What is needed is a word-for-word restatement of all the entries.

[Dataset entries]

______________________________

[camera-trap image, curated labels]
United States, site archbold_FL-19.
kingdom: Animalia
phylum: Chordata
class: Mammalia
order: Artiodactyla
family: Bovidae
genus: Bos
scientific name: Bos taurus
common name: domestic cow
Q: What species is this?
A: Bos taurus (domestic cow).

______________________________

ANSWER -
[camera-trap image, curated labels]
United States, site archbold_FL-19.
kingdom: Animalia
phylum: Chordata
class: Mammalia
order: Artiodactyla
family: Bovidae
genus: Bos
scientific name: Bos taurus
common name: domestic cow
Q: What species is this?
A: Bos taurus (domestic cow).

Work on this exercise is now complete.